Page text =>

************

Run the previous PoC with the next command: forge test --match-test test_claimingAllRewardsReproducingBug -vvvv @note => This PoC simply reproduces the first bug. The next PoC will be a full coded PoC working with the contracts of the system where the full scenario that causes the users to lose their rewards is reproduced.

2. The second bug occurs when a delegator delegates to a previously undelegated delegatee. When delegating to a previous undelegated delegatee, the logic does not check if there are any pending rewards of this delegatee to be claimed, it simply updates the unclaimedStart to the effectiveEpoch.

function notifyDelegation(
    ...
    //@audit => effectiveEpoch would be the next epoch (currentEpoch() + 1)
    uint256 effectiveEpoch,
    ...
) public onlyL2StakingContract {
  ...
  // update unclaimed info
  if (newDelegation) {
      unclaimed[delegator].delegatees.add(delegatee);
      //@audit => Regardless if there is any unclaimed rewards for this delegatee, sets the `unclaimedStart` to be the effectiveEpoch.
      unclaimed[delegator].unclaimedStart[delegatee] = effectiveEpoch;
  }
}

Setting the unclaimedStart without verifying if there are any pending rewards causes that rewards can only be claimed starting at the effectiveEpoch, any pending rewards that were earned prior to the effectiveEpoch will be lost, since the _claim() function enforces that the epoch been claimed must not be <= the unclaimedStart.

function _claim(address delegatee, address delegator, uint256 endEpochIndex) internal returns (uint256 reward) {
  require(unclaimed[delegator].delegatees.contains(delegatee), "no remaining reward");
  //@audit-info => Rewards can be claimed only from the `unclaimedStart` epoch onwards!
  require(unclaimed[delegator].unclaimedStart[delegatee] <= endEpochIndex, "all reward claimed");
}

As we will see in the next coded PoC, the user did everything correctly, he claimed all of his rewards, but due to the first bug, some rewards were left unclaimed. And then, the user claims his undelegation for an undelegated delegatee, afterwards, he proceeded to delegate a lower amount to an undelegated delegatee. The combination of the two bugs is what causes the lose of the rewards that were not claimed when the user indicated to claim all of his rewards. The user did not make any misstake, the bugs present on the contract caused the user to lose his rewards.

Root Cause

Bug when claiming all delegator's rewards after a delegatee(s) were removed.

Bug when a delegator delegatees to a delegatee that was previously undelegated.

Internal pre-conditions

User claims all his rewards after one or more delegatees were removed, and afterwards, it delegates to a delegatee that was previously removed.

************

Collected data:
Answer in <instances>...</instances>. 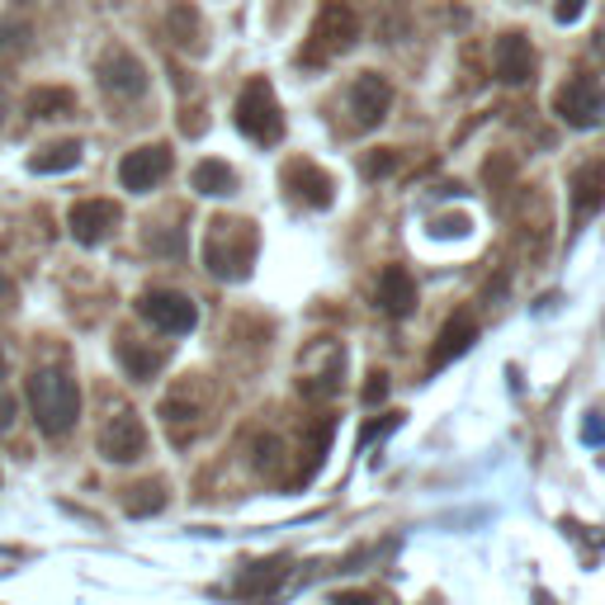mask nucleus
Instances as JSON below:
<instances>
[{"mask_svg":"<svg viewBox=\"0 0 605 605\" xmlns=\"http://www.w3.org/2000/svg\"><path fill=\"white\" fill-rule=\"evenodd\" d=\"M256 246H261V232L251 218H232L222 213L209 222L204 232V270L218 279H246L251 275V261H256Z\"/></svg>","mask_w":605,"mask_h":605,"instance_id":"f257e3e1","label":"nucleus"},{"mask_svg":"<svg viewBox=\"0 0 605 605\" xmlns=\"http://www.w3.org/2000/svg\"><path fill=\"white\" fill-rule=\"evenodd\" d=\"M24 397L43 436H53V440L72 436L76 417H81V388H76V378L67 370H38L24 384Z\"/></svg>","mask_w":605,"mask_h":605,"instance_id":"f03ea898","label":"nucleus"},{"mask_svg":"<svg viewBox=\"0 0 605 605\" xmlns=\"http://www.w3.org/2000/svg\"><path fill=\"white\" fill-rule=\"evenodd\" d=\"M237 129L246 138H256L261 147H275L284 138V109H279L275 86H270L265 76H251L246 90L237 95Z\"/></svg>","mask_w":605,"mask_h":605,"instance_id":"7ed1b4c3","label":"nucleus"},{"mask_svg":"<svg viewBox=\"0 0 605 605\" xmlns=\"http://www.w3.org/2000/svg\"><path fill=\"white\" fill-rule=\"evenodd\" d=\"M360 43V14L350 0H322L312 20V43H308V57H341Z\"/></svg>","mask_w":605,"mask_h":605,"instance_id":"20e7f679","label":"nucleus"},{"mask_svg":"<svg viewBox=\"0 0 605 605\" xmlns=\"http://www.w3.org/2000/svg\"><path fill=\"white\" fill-rule=\"evenodd\" d=\"M553 114H559L568 129H596V123L605 119V90L596 76H568V81L559 86V95H553Z\"/></svg>","mask_w":605,"mask_h":605,"instance_id":"39448f33","label":"nucleus"},{"mask_svg":"<svg viewBox=\"0 0 605 605\" xmlns=\"http://www.w3.org/2000/svg\"><path fill=\"white\" fill-rule=\"evenodd\" d=\"M138 308L156 331H166V337H185V331H195V322H199V308L180 289H147L138 298Z\"/></svg>","mask_w":605,"mask_h":605,"instance_id":"423d86ee","label":"nucleus"},{"mask_svg":"<svg viewBox=\"0 0 605 605\" xmlns=\"http://www.w3.org/2000/svg\"><path fill=\"white\" fill-rule=\"evenodd\" d=\"M209 397H213V388H209V378H199V374H185V378H175L170 384V393L162 397V421H166V431L175 426H195V421H204L209 417Z\"/></svg>","mask_w":605,"mask_h":605,"instance_id":"0eeeda50","label":"nucleus"},{"mask_svg":"<svg viewBox=\"0 0 605 605\" xmlns=\"http://www.w3.org/2000/svg\"><path fill=\"white\" fill-rule=\"evenodd\" d=\"M100 454L109 464H133V459L147 454V426H142L138 411H114L100 426Z\"/></svg>","mask_w":605,"mask_h":605,"instance_id":"6e6552de","label":"nucleus"},{"mask_svg":"<svg viewBox=\"0 0 605 605\" xmlns=\"http://www.w3.org/2000/svg\"><path fill=\"white\" fill-rule=\"evenodd\" d=\"M388 109H393V86H388V76L360 72L355 86H350V119H355V129L374 133L378 123L388 119Z\"/></svg>","mask_w":605,"mask_h":605,"instance_id":"1a4fd4ad","label":"nucleus"},{"mask_svg":"<svg viewBox=\"0 0 605 605\" xmlns=\"http://www.w3.org/2000/svg\"><path fill=\"white\" fill-rule=\"evenodd\" d=\"M95 76H100V86L114 95V100H142V95H147V67H142L129 47H109L100 57V67H95Z\"/></svg>","mask_w":605,"mask_h":605,"instance_id":"9d476101","label":"nucleus"},{"mask_svg":"<svg viewBox=\"0 0 605 605\" xmlns=\"http://www.w3.org/2000/svg\"><path fill=\"white\" fill-rule=\"evenodd\" d=\"M119 222H123V213L114 199H81V204H72V213H67V228L81 246L109 242V237L119 232Z\"/></svg>","mask_w":605,"mask_h":605,"instance_id":"9b49d317","label":"nucleus"},{"mask_svg":"<svg viewBox=\"0 0 605 605\" xmlns=\"http://www.w3.org/2000/svg\"><path fill=\"white\" fill-rule=\"evenodd\" d=\"M166 175H170V147H162V142L133 147L119 162V180H123V189H133V195H147V189H156Z\"/></svg>","mask_w":605,"mask_h":605,"instance_id":"f8f14e48","label":"nucleus"},{"mask_svg":"<svg viewBox=\"0 0 605 605\" xmlns=\"http://www.w3.org/2000/svg\"><path fill=\"white\" fill-rule=\"evenodd\" d=\"M492 67H497V81L502 86H530L535 81V43L520 34V29H512V34H502L497 47H492Z\"/></svg>","mask_w":605,"mask_h":605,"instance_id":"ddd939ff","label":"nucleus"},{"mask_svg":"<svg viewBox=\"0 0 605 605\" xmlns=\"http://www.w3.org/2000/svg\"><path fill=\"white\" fill-rule=\"evenodd\" d=\"M473 341H477V322L469 312H454L450 322L440 327V337H436V350H431V374L436 370H444V364H454L464 350H473Z\"/></svg>","mask_w":605,"mask_h":605,"instance_id":"4468645a","label":"nucleus"},{"mask_svg":"<svg viewBox=\"0 0 605 605\" xmlns=\"http://www.w3.org/2000/svg\"><path fill=\"white\" fill-rule=\"evenodd\" d=\"M289 559H261V563H246L237 572V592L242 596H256V601H270L279 592L284 582H289Z\"/></svg>","mask_w":605,"mask_h":605,"instance_id":"2eb2a0df","label":"nucleus"},{"mask_svg":"<svg viewBox=\"0 0 605 605\" xmlns=\"http://www.w3.org/2000/svg\"><path fill=\"white\" fill-rule=\"evenodd\" d=\"M284 185L294 189L302 204H312V209H327L331 204V175L312 162H289L284 166Z\"/></svg>","mask_w":605,"mask_h":605,"instance_id":"dca6fc26","label":"nucleus"},{"mask_svg":"<svg viewBox=\"0 0 605 605\" xmlns=\"http://www.w3.org/2000/svg\"><path fill=\"white\" fill-rule=\"evenodd\" d=\"M605 204V166H578L572 170V222H586Z\"/></svg>","mask_w":605,"mask_h":605,"instance_id":"f3484780","label":"nucleus"},{"mask_svg":"<svg viewBox=\"0 0 605 605\" xmlns=\"http://www.w3.org/2000/svg\"><path fill=\"white\" fill-rule=\"evenodd\" d=\"M378 308L388 317H407L417 308V284H411V275L403 265H388L384 275H378Z\"/></svg>","mask_w":605,"mask_h":605,"instance_id":"a211bd4d","label":"nucleus"},{"mask_svg":"<svg viewBox=\"0 0 605 605\" xmlns=\"http://www.w3.org/2000/svg\"><path fill=\"white\" fill-rule=\"evenodd\" d=\"M166 34H170V43L180 47V53H199L204 20H199V10L189 6V0H175V6L166 10Z\"/></svg>","mask_w":605,"mask_h":605,"instance_id":"6ab92c4d","label":"nucleus"},{"mask_svg":"<svg viewBox=\"0 0 605 605\" xmlns=\"http://www.w3.org/2000/svg\"><path fill=\"white\" fill-rule=\"evenodd\" d=\"M29 119H72L76 114V95L67 86H34L24 100Z\"/></svg>","mask_w":605,"mask_h":605,"instance_id":"aec40b11","label":"nucleus"},{"mask_svg":"<svg viewBox=\"0 0 605 605\" xmlns=\"http://www.w3.org/2000/svg\"><path fill=\"white\" fill-rule=\"evenodd\" d=\"M81 142H47V147H38L34 156H29V170L34 175H62V170H76L81 166Z\"/></svg>","mask_w":605,"mask_h":605,"instance_id":"412c9836","label":"nucleus"},{"mask_svg":"<svg viewBox=\"0 0 605 605\" xmlns=\"http://www.w3.org/2000/svg\"><path fill=\"white\" fill-rule=\"evenodd\" d=\"M189 185H195L204 199H209V195H213V199H228L232 189H237V170H232L228 162H218V156H209V162H199V166H195Z\"/></svg>","mask_w":605,"mask_h":605,"instance_id":"4be33fe9","label":"nucleus"},{"mask_svg":"<svg viewBox=\"0 0 605 605\" xmlns=\"http://www.w3.org/2000/svg\"><path fill=\"white\" fill-rule=\"evenodd\" d=\"M166 506V487L156 483V477H147V483H133L123 487V512L129 516H156Z\"/></svg>","mask_w":605,"mask_h":605,"instance_id":"5701e85b","label":"nucleus"},{"mask_svg":"<svg viewBox=\"0 0 605 605\" xmlns=\"http://www.w3.org/2000/svg\"><path fill=\"white\" fill-rule=\"evenodd\" d=\"M114 355H119V364H123V374H133V378H152L156 370H162V355H156V350H142V345L129 341V337H119Z\"/></svg>","mask_w":605,"mask_h":605,"instance_id":"b1692460","label":"nucleus"},{"mask_svg":"<svg viewBox=\"0 0 605 605\" xmlns=\"http://www.w3.org/2000/svg\"><path fill=\"white\" fill-rule=\"evenodd\" d=\"M147 246L156 251V256L180 261L185 256V232L180 228H166V222H152V228H147Z\"/></svg>","mask_w":605,"mask_h":605,"instance_id":"393cba45","label":"nucleus"},{"mask_svg":"<svg viewBox=\"0 0 605 605\" xmlns=\"http://www.w3.org/2000/svg\"><path fill=\"white\" fill-rule=\"evenodd\" d=\"M24 47H29V24L14 20V14H0V57L24 53Z\"/></svg>","mask_w":605,"mask_h":605,"instance_id":"a878e982","label":"nucleus"},{"mask_svg":"<svg viewBox=\"0 0 605 605\" xmlns=\"http://www.w3.org/2000/svg\"><path fill=\"white\" fill-rule=\"evenodd\" d=\"M393 170H397V152L393 147H378V152L364 156V175H370V180H384V175H393Z\"/></svg>","mask_w":605,"mask_h":605,"instance_id":"bb28decb","label":"nucleus"},{"mask_svg":"<svg viewBox=\"0 0 605 605\" xmlns=\"http://www.w3.org/2000/svg\"><path fill=\"white\" fill-rule=\"evenodd\" d=\"M279 454H284V444H279L275 436H261V440H256V459H251V464H256V473H275Z\"/></svg>","mask_w":605,"mask_h":605,"instance_id":"cd10ccee","label":"nucleus"},{"mask_svg":"<svg viewBox=\"0 0 605 605\" xmlns=\"http://www.w3.org/2000/svg\"><path fill=\"white\" fill-rule=\"evenodd\" d=\"M384 397H388V374H384V370H374V374H370V384H364V403L374 407V403H384Z\"/></svg>","mask_w":605,"mask_h":605,"instance_id":"c85d7f7f","label":"nucleus"},{"mask_svg":"<svg viewBox=\"0 0 605 605\" xmlns=\"http://www.w3.org/2000/svg\"><path fill=\"white\" fill-rule=\"evenodd\" d=\"M397 421H403V411H397V417H384V421H374V426H364V431H360V444H370V440H378L384 431H393Z\"/></svg>","mask_w":605,"mask_h":605,"instance_id":"c756f323","label":"nucleus"},{"mask_svg":"<svg viewBox=\"0 0 605 605\" xmlns=\"http://www.w3.org/2000/svg\"><path fill=\"white\" fill-rule=\"evenodd\" d=\"M582 6H586V0H559V10H553V14H559V24H572L582 14Z\"/></svg>","mask_w":605,"mask_h":605,"instance_id":"7c9ffc66","label":"nucleus"},{"mask_svg":"<svg viewBox=\"0 0 605 605\" xmlns=\"http://www.w3.org/2000/svg\"><path fill=\"white\" fill-rule=\"evenodd\" d=\"M582 440L601 444V440H605V421H601V417H586V421H582Z\"/></svg>","mask_w":605,"mask_h":605,"instance_id":"2f4dec72","label":"nucleus"},{"mask_svg":"<svg viewBox=\"0 0 605 605\" xmlns=\"http://www.w3.org/2000/svg\"><path fill=\"white\" fill-rule=\"evenodd\" d=\"M14 421V397H0V431H10Z\"/></svg>","mask_w":605,"mask_h":605,"instance_id":"473e14b6","label":"nucleus"},{"mask_svg":"<svg viewBox=\"0 0 605 605\" xmlns=\"http://www.w3.org/2000/svg\"><path fill=\"white\" fill-rule=\"evenodd\" d=\"M10 298H14V284H10V275H6V270H0V312L10 308Z\"/></svg>","mask_w":605,"mask_h":605,"instance_id":"72a5a7b5","label":"nucleus"},{"mask_svg":"<svg viewBox=\"0 0 605 605\" xmlns=\"http://www.w3.org/2000/svg\"><path fill=\"white\" fill-rule=\"evenodd\" d=\"M0 378H6V350H0Z\"/></svg>","mask_w":605,"mask_h":605,"instance_id":"f704fd0d","label":"nucleus"}]
</instances>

************

Problems =>
1. Translate this sentence from the bug report into Spanish: "The second bug occurs when a delegator delegates to a previously undelegated delegatee."
2. Return the passage of the bug report word for word, starting at "Bug when a delegator" and ending at "was previously removed.".
The records were taken from a separate source.

Answers per task =>
1. El segundo error se produce cuando un delegador delega en un delegado al que previamente se le había retirado la delegación.

2.
Bug when a delegator delegatees to a delegatee that was previously undelegated.

Internal pre-conditions

User claims all his rewards after one or more delegatees were removed, and afterwards, it delegates to a delegatee that was previously removed.